Sunday, September 6, 2015

Missing Pictures

I.
Today, I watched CBS Sunday Morning for the first time in a long time. I'm glad I did because I saw this segment on home movies.

II. More than seven months ago, I blogged about one of my favorite poems, "This Is a Photograph of Me" by Margaret Atwood, a haunting poem about what isn't visible: her drowned self.

III.
More recently, a Facebook friend posted a trove of old family photographs, going back generations, showing her ancestors and herself at different ages, in different marriages, in different places.

I envy her.

IV.
Much of my life, to which I once had access, simply disappeared when my father's wife (my mother died when I was 16) took him, or sold them, or threw them away, without asking if any of his adult children might want them.

V.
As a child, I remember often lingering in the long private hall leading into my parents' bedroom. My mother had hung a series of framed black-and-white photos, ranging from youthful photos of both parents to her piloting my brother's aquaplane (just before sinking it) and Daddy sporting one of the wooden family runabouts always named Hoodlum (insert number here).

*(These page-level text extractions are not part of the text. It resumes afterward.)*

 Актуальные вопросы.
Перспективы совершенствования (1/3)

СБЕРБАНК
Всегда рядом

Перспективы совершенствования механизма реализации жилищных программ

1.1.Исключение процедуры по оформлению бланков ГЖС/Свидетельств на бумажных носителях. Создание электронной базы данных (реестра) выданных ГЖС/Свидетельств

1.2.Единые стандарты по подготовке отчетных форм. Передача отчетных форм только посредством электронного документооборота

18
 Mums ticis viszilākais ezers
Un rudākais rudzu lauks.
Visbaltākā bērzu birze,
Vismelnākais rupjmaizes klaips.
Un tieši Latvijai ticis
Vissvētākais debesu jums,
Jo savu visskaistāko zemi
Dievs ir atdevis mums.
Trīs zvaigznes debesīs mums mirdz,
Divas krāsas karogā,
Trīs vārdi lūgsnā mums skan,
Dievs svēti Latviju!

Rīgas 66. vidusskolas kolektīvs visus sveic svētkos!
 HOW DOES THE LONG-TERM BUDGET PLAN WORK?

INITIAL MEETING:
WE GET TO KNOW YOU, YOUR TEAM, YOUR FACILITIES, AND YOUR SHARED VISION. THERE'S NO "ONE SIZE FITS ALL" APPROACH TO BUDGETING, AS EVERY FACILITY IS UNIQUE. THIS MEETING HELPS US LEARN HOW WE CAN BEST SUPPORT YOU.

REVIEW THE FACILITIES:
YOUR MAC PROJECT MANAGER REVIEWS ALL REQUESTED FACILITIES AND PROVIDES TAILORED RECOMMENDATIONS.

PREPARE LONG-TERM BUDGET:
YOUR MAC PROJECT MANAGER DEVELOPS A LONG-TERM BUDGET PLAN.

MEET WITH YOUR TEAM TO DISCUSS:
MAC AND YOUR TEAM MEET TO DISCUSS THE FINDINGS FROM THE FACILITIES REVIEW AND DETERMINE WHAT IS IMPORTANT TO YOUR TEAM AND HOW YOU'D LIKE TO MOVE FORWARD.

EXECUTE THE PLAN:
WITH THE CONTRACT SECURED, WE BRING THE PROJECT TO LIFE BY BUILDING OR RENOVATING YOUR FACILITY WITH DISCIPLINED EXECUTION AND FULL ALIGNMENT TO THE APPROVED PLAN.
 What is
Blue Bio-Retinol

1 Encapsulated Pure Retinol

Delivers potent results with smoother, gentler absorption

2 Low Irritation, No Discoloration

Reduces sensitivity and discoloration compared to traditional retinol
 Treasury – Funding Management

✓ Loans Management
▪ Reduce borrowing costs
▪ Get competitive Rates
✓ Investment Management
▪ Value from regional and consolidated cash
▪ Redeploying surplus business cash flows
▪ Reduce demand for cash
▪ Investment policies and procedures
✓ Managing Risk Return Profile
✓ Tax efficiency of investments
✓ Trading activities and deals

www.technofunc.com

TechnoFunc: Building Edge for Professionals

In a hall closet, hundreds more photographs lay stacked in boxes; the attic held 16mm films (two I remember especially, one starring Mr. Casey, whom my mother dated before my father) featuring horror scripts penned, acted in, and filmed by Mother and Daddy and their circle of friends in the early 1930s and two stop-motion films of my oldest brother celebrating a first Christmas.

VI.
Not a drowned child, perhaps.

But a loss as deeply felt: the record of my parents' childhoods and young adult years, of my initial nuclear family now blown apart by negligence, death, and time, and location, and life experience.

VII.
I am rarely lonely in real time now.

But I am often lonely because of the loss of time's record then.